◆ **SET PROBLEM**: Exactly repeat the line that contains "What is the distance from the recording", then every line after it up to and including the final line.

** START OF MATERIAL FOR THIS TASK **

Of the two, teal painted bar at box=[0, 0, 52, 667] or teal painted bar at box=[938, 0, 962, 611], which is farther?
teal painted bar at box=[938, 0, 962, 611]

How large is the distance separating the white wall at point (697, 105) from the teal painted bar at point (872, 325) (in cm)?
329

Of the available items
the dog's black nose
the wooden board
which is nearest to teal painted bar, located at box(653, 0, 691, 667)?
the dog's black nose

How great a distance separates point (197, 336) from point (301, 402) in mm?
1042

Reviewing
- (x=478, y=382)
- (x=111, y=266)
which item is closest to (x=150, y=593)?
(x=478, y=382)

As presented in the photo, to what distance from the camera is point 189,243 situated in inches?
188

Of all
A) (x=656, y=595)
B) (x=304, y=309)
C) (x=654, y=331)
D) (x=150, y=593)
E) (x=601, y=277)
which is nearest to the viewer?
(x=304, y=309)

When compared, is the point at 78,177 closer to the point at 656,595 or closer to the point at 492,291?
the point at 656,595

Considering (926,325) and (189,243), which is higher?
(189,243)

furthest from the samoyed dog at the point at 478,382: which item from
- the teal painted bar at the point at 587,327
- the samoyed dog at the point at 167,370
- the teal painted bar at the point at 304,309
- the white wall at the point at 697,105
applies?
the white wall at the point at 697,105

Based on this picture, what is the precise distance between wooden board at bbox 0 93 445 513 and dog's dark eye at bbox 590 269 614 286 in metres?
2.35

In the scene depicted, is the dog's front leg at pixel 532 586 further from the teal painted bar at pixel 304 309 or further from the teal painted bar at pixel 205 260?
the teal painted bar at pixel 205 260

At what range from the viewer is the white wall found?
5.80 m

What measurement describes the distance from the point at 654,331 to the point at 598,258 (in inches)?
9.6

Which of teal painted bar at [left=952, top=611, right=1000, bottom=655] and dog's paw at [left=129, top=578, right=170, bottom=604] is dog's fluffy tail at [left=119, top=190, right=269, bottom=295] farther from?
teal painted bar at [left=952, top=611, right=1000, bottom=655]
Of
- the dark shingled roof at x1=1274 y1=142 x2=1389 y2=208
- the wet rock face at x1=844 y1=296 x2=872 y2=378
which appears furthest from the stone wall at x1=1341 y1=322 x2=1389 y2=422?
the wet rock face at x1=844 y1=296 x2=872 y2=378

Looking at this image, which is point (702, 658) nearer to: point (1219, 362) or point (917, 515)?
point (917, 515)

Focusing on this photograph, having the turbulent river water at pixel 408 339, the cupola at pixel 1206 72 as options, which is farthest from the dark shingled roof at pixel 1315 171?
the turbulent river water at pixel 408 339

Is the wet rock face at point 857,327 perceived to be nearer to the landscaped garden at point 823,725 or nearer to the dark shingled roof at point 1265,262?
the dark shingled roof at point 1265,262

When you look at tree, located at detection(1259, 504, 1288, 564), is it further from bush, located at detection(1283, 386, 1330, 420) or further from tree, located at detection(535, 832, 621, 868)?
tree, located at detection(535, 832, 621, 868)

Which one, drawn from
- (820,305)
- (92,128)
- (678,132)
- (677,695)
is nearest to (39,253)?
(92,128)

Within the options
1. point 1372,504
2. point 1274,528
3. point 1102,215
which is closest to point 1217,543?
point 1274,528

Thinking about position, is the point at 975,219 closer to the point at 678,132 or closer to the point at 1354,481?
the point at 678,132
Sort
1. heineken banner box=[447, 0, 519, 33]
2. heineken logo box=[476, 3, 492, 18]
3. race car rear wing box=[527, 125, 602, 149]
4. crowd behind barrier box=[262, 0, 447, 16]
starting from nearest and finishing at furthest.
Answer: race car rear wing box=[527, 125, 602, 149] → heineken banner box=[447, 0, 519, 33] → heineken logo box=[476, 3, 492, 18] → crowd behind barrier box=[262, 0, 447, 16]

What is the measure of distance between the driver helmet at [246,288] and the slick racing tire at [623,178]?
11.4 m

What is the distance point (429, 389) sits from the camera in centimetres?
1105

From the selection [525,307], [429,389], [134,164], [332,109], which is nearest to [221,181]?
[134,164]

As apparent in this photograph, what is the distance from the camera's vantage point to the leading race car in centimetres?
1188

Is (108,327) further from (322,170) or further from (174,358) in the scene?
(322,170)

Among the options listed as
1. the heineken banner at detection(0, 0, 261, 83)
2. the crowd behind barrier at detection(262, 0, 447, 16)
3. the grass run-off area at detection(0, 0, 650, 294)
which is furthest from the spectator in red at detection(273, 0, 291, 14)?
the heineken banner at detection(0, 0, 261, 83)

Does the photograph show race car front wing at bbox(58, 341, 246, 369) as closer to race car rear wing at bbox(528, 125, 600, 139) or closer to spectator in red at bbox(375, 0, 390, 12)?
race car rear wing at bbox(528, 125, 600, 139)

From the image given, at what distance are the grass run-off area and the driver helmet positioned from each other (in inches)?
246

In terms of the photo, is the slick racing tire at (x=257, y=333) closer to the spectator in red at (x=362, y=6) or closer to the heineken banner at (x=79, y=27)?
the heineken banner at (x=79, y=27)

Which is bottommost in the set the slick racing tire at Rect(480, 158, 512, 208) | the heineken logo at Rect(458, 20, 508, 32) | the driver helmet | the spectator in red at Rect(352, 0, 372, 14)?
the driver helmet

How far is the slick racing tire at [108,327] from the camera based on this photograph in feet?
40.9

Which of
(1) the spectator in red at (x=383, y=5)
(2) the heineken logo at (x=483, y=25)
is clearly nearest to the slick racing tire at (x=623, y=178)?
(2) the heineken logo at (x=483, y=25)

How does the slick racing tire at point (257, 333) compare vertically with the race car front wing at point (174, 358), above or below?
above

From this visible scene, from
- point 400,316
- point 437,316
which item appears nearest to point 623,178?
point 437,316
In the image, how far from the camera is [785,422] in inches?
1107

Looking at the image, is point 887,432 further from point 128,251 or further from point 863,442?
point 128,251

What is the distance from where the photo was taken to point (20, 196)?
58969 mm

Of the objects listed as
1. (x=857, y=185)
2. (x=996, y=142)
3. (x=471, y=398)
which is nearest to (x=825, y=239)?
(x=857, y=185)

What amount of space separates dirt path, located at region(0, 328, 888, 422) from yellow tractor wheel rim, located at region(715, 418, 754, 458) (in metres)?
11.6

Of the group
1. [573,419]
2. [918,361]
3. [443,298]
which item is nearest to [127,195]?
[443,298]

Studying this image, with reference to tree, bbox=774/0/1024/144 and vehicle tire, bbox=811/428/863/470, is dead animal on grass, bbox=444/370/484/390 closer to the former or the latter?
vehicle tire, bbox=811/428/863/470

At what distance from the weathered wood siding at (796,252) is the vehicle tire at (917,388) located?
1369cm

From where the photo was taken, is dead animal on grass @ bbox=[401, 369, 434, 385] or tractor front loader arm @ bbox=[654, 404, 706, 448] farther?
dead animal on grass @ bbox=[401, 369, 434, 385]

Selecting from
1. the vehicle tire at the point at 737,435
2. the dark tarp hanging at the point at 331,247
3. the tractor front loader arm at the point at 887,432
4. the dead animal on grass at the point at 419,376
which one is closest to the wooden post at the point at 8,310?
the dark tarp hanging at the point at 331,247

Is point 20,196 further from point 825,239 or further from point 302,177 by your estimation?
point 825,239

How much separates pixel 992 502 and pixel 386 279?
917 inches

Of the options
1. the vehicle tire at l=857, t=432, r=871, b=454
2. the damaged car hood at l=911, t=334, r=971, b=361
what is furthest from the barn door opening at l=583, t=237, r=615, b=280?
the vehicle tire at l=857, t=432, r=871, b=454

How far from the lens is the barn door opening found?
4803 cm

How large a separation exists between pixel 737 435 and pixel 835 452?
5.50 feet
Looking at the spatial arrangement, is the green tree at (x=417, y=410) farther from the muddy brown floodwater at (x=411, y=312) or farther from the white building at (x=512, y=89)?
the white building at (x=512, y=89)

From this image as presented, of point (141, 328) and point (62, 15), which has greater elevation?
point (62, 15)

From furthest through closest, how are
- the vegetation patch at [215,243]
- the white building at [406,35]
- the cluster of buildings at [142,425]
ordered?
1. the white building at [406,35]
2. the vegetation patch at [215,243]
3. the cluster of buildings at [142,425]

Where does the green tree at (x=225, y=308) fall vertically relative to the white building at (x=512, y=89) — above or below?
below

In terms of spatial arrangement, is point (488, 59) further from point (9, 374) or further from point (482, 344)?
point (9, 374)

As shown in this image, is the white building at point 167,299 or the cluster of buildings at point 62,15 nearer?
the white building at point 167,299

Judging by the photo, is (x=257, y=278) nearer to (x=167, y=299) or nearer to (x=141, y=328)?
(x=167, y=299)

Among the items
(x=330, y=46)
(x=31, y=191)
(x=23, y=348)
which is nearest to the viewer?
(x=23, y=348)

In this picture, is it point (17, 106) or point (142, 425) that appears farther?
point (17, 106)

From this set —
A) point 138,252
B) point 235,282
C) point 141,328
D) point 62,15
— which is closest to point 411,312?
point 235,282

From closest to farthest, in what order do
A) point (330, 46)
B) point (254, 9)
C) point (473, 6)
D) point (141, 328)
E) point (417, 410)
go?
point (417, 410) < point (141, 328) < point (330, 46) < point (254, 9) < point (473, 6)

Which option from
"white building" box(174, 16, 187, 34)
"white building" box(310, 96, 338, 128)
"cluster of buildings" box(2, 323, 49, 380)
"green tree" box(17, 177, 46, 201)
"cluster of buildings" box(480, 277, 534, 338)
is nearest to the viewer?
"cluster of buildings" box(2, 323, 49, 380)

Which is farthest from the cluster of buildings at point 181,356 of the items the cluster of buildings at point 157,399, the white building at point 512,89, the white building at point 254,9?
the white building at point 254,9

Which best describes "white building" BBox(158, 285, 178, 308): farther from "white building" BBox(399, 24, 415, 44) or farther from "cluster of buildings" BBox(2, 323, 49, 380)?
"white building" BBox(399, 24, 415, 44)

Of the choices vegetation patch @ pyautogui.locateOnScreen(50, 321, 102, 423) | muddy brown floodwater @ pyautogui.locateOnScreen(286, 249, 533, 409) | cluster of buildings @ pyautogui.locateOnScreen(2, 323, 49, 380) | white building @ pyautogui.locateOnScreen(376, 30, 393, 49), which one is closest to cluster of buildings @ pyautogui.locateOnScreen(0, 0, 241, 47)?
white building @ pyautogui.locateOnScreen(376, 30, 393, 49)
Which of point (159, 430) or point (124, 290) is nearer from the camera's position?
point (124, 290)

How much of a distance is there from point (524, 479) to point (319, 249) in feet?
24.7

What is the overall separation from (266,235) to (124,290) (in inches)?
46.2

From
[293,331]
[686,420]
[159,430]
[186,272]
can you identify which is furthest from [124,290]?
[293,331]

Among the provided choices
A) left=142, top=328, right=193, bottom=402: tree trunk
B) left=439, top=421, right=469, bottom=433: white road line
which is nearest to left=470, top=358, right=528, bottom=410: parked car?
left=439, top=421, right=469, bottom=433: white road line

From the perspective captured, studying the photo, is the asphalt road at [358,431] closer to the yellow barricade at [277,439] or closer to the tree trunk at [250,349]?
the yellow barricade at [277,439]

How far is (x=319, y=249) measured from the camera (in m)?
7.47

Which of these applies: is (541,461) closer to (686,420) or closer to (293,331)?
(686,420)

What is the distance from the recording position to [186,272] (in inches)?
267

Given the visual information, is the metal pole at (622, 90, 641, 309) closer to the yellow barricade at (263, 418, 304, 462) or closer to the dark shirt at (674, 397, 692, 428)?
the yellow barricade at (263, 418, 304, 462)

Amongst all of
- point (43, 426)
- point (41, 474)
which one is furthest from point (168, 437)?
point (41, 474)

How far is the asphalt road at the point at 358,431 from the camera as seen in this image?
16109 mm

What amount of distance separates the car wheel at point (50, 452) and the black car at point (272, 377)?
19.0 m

** END OF MATERIAL FOR THIS TASK **

◆ **OUTPUT FOR THIS TASK**:
What is the distance from the recording position to [186,272] (in inches)?
267

Given the visual information, is the metal pole at (622, 90, 641, 309) closer to the yellow barricade at (263, 418, 304, 462) or closer to the dark shirt at (674, 397, 692, 428)?
the yellow barricade at (263, 418, 304, 462)

Amongst all of
- point (43, 426)
- point (41, 474)
which one is furthest from point (168, 437)?
point (41, 474)

How far is the asphalt road at the point at 358,431 from the camera as seen in this image?
16109 mm

What amount of distance separates the car wheel at point (50, 452) and the black car at point (272, 377)?
19.0 m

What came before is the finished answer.